IAA.ipynb – script to generate the additional files necessary for the inter-annotator agreement analysis:
- batches_annotators.json – a list of annotators per batch (which set of samples was labelled by which annotator)
- k_alpha_per_batch_4_options.csv – Krippendorff's alpha per batch for all 4 options
- k_alpha_per_batch_2_options.csv – Krippendorff's alpha per batch for 2 options ('Omstreden' and 'Niet omstreden'), other responses are filtered out, so this data has missing values; the purpose of it is to check the agreement between annotators who could decide whether a term was contentious or non-contentious in a given sample (without options 'I don't know' or 'Bad OCR')
- pairwise_agreement.csv – Krippendorff's alpha for every pair of annotators in a batch
- mean_alpha_per_annotator.csv – mean Krippendorff's alpha per annotator (taking all the alpha values from annotator's pairs)

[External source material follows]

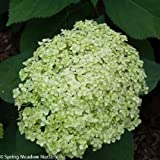 Amazon / Hirts: Trees & Shrubs; Hydrangea: Lime RickeyTM Smooth Hydrangea - 4 Pot - Hydrangea arborescens SMNHALR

- perc_agreement.csv – percentage agreement between annotators per sample
- k_alpha_per_batch_2_options_filtered_alpha.csv – Krippendorff's alpha per batch for 2 options without annotators whose mean K alpha lower than 0.2
- k_alpha_per_batch_2_options_filtered_controls.csv – Krippendorff's alpha per batch for 2 options without annotators who got 3 or more control questions 'wrong' (different from experts)